_Instructions for the task_
Below are records; transcribe only the line with "As measured from" and those after it, through the last line, without any change.

_Exercise data_
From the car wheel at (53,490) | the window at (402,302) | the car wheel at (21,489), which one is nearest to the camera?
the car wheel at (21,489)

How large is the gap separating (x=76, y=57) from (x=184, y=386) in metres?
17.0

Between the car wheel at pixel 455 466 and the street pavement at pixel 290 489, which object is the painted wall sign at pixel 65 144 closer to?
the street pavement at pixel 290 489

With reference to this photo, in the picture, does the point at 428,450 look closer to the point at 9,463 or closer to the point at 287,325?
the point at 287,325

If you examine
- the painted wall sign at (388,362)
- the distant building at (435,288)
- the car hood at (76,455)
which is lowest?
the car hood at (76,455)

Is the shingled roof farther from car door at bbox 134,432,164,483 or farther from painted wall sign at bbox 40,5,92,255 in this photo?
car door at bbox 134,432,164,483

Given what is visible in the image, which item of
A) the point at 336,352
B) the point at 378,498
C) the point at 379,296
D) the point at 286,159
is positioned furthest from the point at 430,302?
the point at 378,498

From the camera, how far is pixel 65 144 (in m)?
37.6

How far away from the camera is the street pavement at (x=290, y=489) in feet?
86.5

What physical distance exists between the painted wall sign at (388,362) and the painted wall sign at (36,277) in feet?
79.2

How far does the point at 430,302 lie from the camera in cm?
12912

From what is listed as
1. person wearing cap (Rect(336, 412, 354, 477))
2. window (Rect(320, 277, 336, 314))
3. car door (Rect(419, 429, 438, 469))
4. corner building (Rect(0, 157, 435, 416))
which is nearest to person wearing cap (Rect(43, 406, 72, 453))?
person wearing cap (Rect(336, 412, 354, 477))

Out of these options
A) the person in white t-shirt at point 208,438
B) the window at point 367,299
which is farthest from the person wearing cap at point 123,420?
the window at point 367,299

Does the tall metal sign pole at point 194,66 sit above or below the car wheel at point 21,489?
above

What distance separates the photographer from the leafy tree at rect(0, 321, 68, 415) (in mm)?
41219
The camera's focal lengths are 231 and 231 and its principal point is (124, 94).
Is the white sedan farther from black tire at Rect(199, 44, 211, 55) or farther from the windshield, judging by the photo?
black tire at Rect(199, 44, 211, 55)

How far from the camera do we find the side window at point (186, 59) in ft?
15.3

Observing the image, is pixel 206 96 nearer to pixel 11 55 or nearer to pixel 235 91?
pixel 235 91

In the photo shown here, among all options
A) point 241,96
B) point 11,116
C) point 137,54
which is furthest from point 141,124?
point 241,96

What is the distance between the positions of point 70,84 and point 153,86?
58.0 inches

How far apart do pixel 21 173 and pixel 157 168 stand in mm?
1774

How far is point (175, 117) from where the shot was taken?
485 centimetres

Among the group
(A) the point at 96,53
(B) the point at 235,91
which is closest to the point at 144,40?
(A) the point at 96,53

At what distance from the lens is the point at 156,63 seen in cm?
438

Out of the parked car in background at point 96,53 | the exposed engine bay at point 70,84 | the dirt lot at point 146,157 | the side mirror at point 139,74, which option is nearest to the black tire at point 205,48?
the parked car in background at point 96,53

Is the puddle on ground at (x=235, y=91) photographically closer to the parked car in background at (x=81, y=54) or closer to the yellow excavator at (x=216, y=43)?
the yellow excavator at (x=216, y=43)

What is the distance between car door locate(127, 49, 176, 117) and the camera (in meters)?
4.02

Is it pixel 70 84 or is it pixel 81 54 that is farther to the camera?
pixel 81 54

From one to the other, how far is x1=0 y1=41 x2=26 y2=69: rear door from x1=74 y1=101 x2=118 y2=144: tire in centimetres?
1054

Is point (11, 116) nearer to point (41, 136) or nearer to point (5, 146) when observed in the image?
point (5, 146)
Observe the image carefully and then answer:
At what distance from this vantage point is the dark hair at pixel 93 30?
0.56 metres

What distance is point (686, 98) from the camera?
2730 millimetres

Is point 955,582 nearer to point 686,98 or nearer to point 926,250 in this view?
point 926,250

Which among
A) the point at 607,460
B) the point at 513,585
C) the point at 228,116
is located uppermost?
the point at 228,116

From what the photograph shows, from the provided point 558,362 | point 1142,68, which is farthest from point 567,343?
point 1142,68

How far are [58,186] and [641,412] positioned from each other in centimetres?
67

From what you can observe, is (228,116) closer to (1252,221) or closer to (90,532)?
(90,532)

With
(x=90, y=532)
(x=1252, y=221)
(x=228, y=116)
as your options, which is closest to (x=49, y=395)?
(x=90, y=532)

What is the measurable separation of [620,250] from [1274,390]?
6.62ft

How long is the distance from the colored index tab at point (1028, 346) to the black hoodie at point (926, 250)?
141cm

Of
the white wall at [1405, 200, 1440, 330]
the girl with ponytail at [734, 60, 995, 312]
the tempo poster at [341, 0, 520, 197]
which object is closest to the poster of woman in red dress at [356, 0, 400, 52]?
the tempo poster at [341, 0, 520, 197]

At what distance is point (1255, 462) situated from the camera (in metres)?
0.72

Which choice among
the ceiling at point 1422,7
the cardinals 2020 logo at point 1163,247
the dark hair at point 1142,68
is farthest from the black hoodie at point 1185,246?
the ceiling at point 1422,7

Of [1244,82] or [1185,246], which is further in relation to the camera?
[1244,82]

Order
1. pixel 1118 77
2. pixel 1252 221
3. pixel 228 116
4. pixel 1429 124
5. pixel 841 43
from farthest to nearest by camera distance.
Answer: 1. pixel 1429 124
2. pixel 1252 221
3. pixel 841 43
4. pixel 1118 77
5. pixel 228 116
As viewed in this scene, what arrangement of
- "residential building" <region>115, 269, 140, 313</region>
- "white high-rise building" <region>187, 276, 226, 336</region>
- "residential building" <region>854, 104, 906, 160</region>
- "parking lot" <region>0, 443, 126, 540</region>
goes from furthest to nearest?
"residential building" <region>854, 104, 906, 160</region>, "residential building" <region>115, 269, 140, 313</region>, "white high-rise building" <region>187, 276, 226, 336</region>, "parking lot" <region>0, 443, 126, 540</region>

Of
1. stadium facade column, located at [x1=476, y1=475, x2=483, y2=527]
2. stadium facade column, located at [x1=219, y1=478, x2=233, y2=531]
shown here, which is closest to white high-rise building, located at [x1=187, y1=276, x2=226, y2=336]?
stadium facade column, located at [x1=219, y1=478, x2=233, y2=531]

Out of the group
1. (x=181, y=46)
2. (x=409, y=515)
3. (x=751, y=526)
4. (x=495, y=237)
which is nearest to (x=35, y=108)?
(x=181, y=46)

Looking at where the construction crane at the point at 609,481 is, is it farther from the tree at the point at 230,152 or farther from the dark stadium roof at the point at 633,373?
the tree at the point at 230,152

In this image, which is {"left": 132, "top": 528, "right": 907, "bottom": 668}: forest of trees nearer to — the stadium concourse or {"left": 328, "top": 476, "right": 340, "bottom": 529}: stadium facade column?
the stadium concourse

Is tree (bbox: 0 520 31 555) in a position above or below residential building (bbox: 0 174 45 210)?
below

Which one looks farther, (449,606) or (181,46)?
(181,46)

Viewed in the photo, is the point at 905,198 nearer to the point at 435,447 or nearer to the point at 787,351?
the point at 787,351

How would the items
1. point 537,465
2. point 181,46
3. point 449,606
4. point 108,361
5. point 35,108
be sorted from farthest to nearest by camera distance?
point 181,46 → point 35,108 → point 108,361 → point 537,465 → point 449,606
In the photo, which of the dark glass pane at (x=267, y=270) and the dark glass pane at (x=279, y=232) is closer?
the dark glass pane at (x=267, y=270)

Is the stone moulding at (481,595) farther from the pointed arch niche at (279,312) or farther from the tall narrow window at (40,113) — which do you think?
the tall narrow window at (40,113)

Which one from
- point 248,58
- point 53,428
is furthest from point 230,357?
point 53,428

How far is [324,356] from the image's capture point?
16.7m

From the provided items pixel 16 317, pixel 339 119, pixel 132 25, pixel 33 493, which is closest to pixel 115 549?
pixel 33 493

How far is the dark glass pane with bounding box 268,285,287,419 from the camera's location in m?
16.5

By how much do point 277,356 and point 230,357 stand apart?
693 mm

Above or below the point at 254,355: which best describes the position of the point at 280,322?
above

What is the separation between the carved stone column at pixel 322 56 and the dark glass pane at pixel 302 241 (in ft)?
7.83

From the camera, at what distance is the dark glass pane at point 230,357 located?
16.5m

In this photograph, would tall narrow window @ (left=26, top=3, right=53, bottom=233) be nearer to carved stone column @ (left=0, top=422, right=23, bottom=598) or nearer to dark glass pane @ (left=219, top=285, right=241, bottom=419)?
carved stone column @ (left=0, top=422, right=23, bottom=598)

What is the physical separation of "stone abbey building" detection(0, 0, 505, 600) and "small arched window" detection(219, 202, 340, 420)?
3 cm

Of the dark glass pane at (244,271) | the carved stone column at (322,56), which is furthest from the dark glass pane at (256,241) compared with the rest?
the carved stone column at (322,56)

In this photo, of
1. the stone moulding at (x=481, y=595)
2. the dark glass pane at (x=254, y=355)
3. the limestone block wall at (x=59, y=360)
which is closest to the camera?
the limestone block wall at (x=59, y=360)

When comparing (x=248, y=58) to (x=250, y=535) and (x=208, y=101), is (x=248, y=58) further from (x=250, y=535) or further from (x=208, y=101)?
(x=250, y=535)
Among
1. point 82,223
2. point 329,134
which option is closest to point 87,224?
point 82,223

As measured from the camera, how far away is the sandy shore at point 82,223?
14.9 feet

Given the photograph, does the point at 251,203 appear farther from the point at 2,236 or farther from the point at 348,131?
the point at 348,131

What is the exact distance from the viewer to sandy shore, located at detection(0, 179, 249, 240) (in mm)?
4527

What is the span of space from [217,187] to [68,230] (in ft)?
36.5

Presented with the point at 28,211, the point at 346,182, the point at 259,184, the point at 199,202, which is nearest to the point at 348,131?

_Result of this exercise_
As measured from the camera, how far away is the sandy shore at point 82,223?
14.9 feet

Given the photograph, does the point at 251,203 appear farther from the point at 2,236 or farther from the point at 348,131?
the point at 348,131

What is the exact distance from the viewer to sandy shore, located at detection(0, 179, 249, 240) (in mm)?
4527

What is the span of space from [217,187] to [68,230] (in ft)?
36.5

Presented with the point at 28,211, the point at 346,182, the point at 259,184, the point at 199,202, which is nearest to the point at 348,131?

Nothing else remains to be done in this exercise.